Anna en Claire zijn geboren in de jaren ’70 van de vorige eeuw. Het gezin woont op een boerderij in de bergen van Californië. Na de introductie, waarin kleine meisjes en de jongen groot worden, volgt een geweldsuitbarsting en splijt de samengestelde familie uiteen. Op dat punt aanbeland had ik vijfentwintig bladzijden gelezen. Het was allemaal wel erg veel. Zelfs als dit boek als een avonturenromannetje verkocht zou worden – wat voor verhaal is het eigenlijk, dat de flaptekst belooft? Andere vraag: waarom is deze tekst op de achterflap gezet? – dan nog bevatte wat ik tot dan toe gelezen had een hoog gehalte aan melodrama. Ik begon me al in de loop van het eerste hoofdstuk af te vragen waar de schrijver Ondaatje mee bezig was geweest.
Het volgende hoofdstuk, getiteld Rood en zwart, volgt Coop in zijn carrière als professioneel kaartspeler. Het verhaal wordt in de derde persoon verteld en krijgt hier op een andere manier vaart, snelheid; passend bij de tijd en plaats waar het zich afspeelt. Beelden van het casino in Las Vegas, Nevada, worden versneden met de beelden van het begin van de Golfoorlog in 1991. Sterke beelden, die een verhaal vertellen.

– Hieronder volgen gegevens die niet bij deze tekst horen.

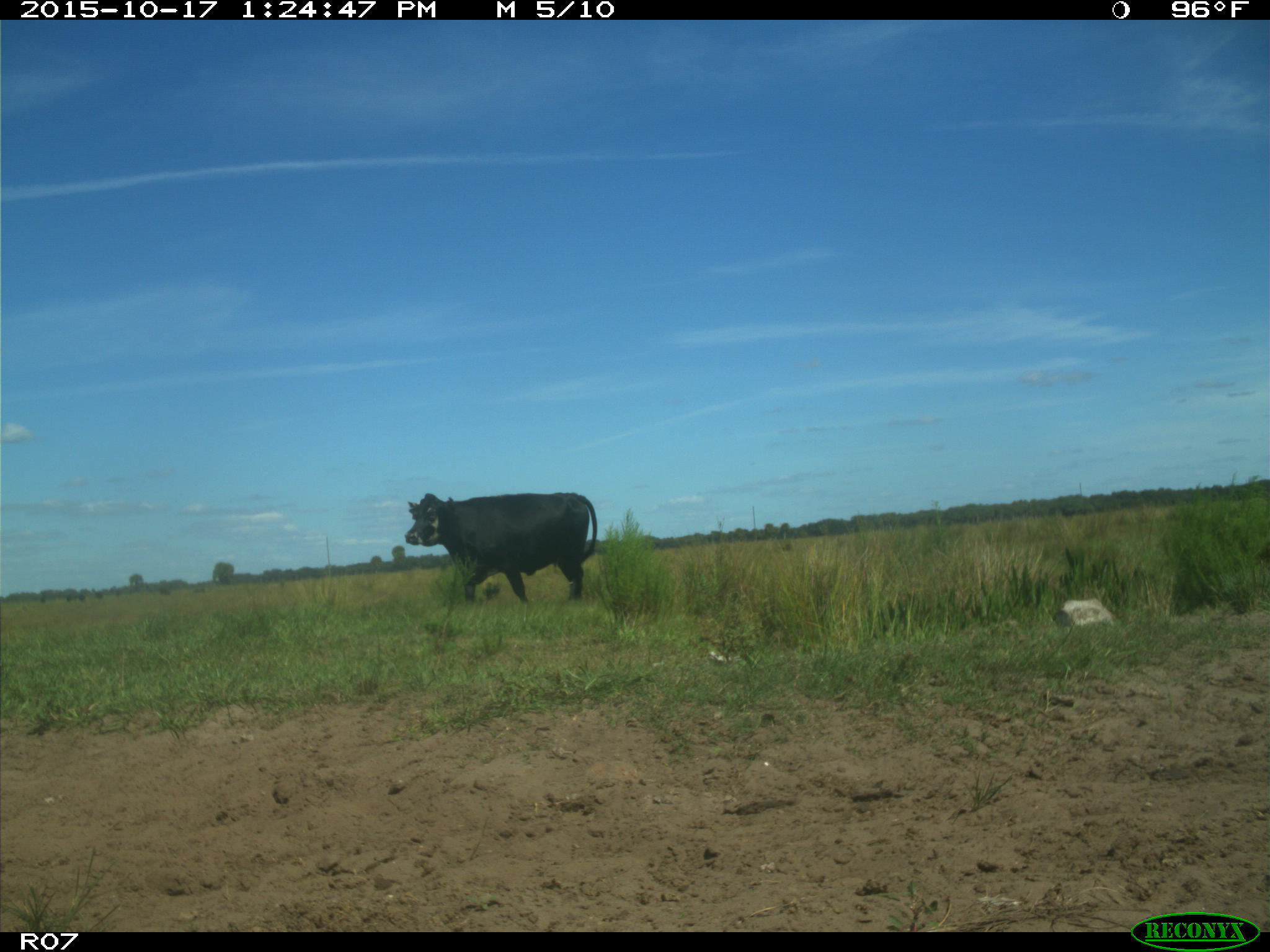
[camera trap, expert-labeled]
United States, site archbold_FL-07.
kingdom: Animalia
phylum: Chordata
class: Mammalia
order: Artiodactyla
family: Bovidae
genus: Bos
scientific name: Bos taurus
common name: domestic cow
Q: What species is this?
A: Bos taurus (domestic cow).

Het boek gaat verder met Anna. Deze ik-verteller blikt terug op de man die haar een lift gaf toen ze eerder, als zestienjarige, van huis wegvluchtte. Deze man droeg zijn favoriete zin uit een boek aan haar voor: ‘Of ik de held van mijn eigen leven zal blijken te zijn, of dat iemand anders de leiding over die post zal overnemen, dat zullen deze bladzijden mij tonen.’* Melodrama meets metafictie? Op bladzijde 168 staat nog zo’n zin, over een rivier en een weg, ‘als twee levens, een achterwaarts verteld verhaal en een voor het eerst verteld verhaal.’

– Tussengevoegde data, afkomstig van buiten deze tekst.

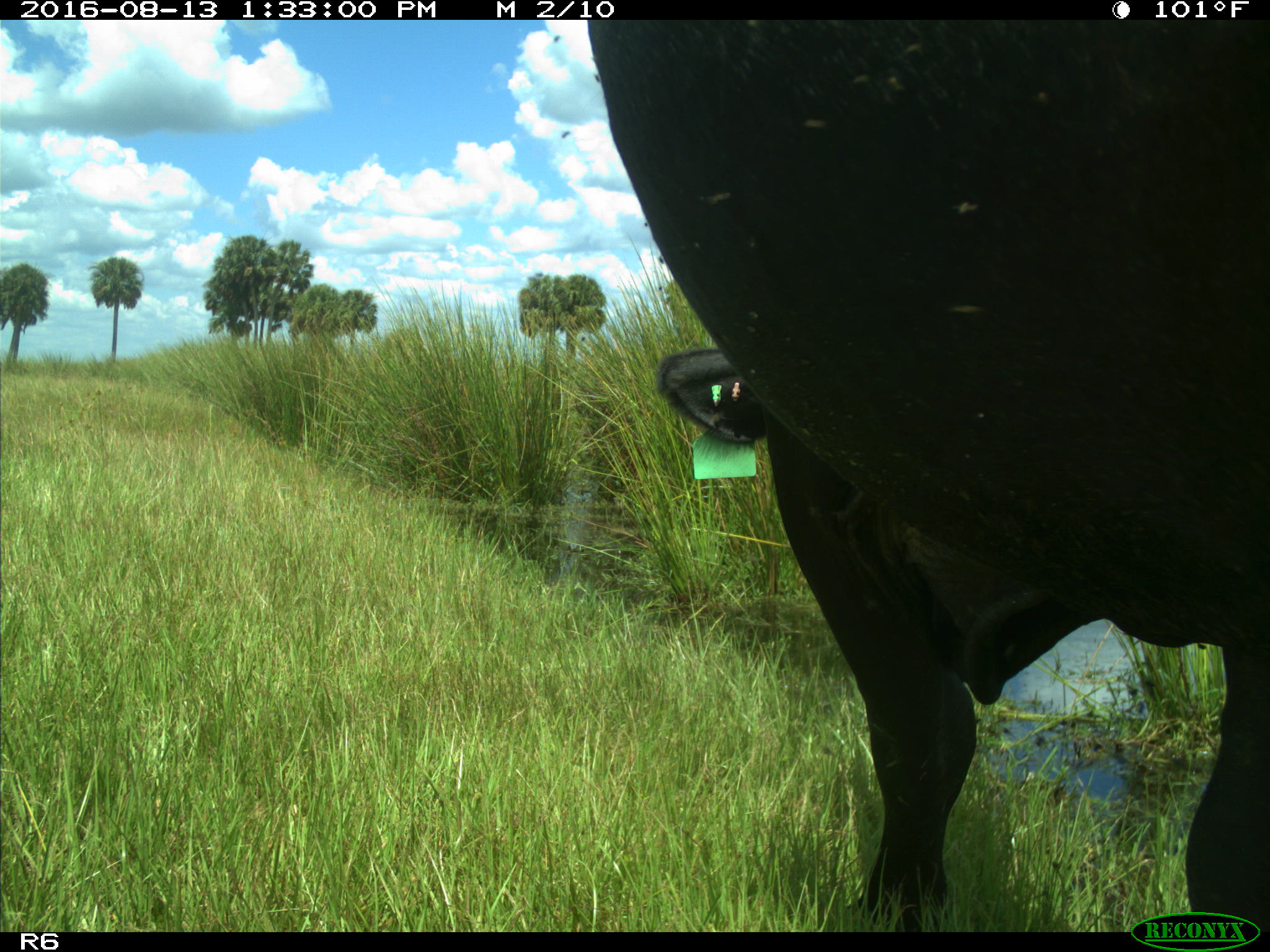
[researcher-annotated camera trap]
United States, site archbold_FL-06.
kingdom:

In het tweede deel worden een heleboel personages met soms ook nog eens een hoop aliassen aan elkaar geknoopt. Eén keer treedt een onbekende verteller expliciet naar voren, uit de schaduw van de vele personages. In een kort hoofdstukje beschrijft hij twee foto’s. Een foto van de schrijver Segura, en een foto van de schrijver Anna. Hij beschrijft fotografische technieken (die de schrijver toevallig ook in zijn literaire trukendoos heeft zitten): inzoomen, vergroten, focus. Hij gebruikt veel woorden die suggestie en verbeeldingskracht aanduiden: ‘het is alsof’, ‘het lijkt alsof’, ‘we kunnen wel raden’… Hij spreekt de lezer direct aan, vormt een verbond, saamhorigheid. ‘We kijken naar de afbeelding en stellen ons voor’… Wij lezers worden uitgenodigd om samen met hem te kijken. We weten echter niet wie deze fictieve verteller is, die ons naar fictieve foto’s van fictieve personages wil laten kijken. Hoe veel schrijvers kun je verstoppen in één roman ?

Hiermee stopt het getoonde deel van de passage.